> [TASK PROMPT]
Would you transcribe the whole listing exactly, minus its pictures?
··········
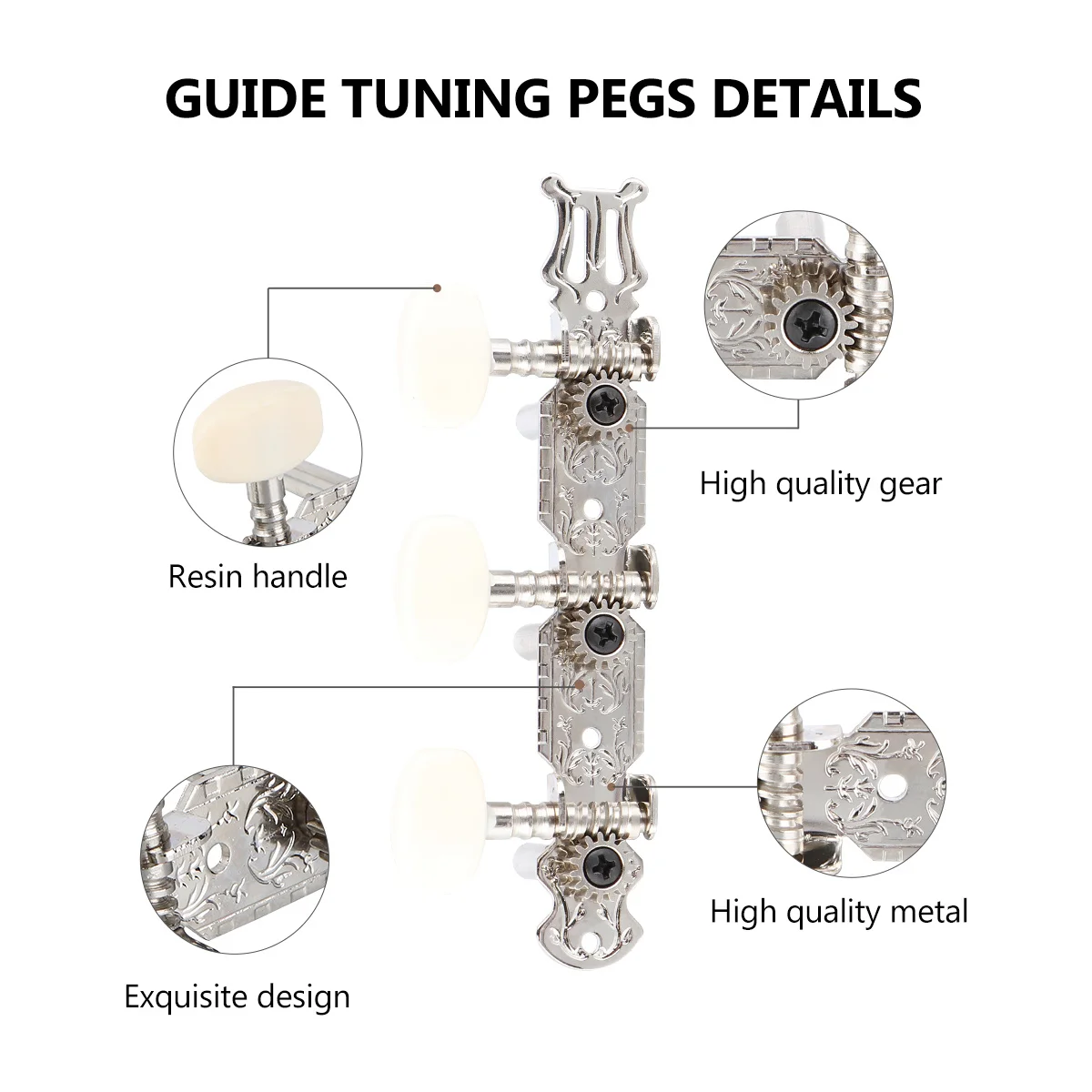 GUIDE TUNING PEGS DETAILS

High quality gear

Resin handle

High quality metal

Exquisite design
··········
> [RESPONSE]
 GUIDE TUNING PEGS DETAILS

High quality gear

Resin handle

High quality metal

Exquisite design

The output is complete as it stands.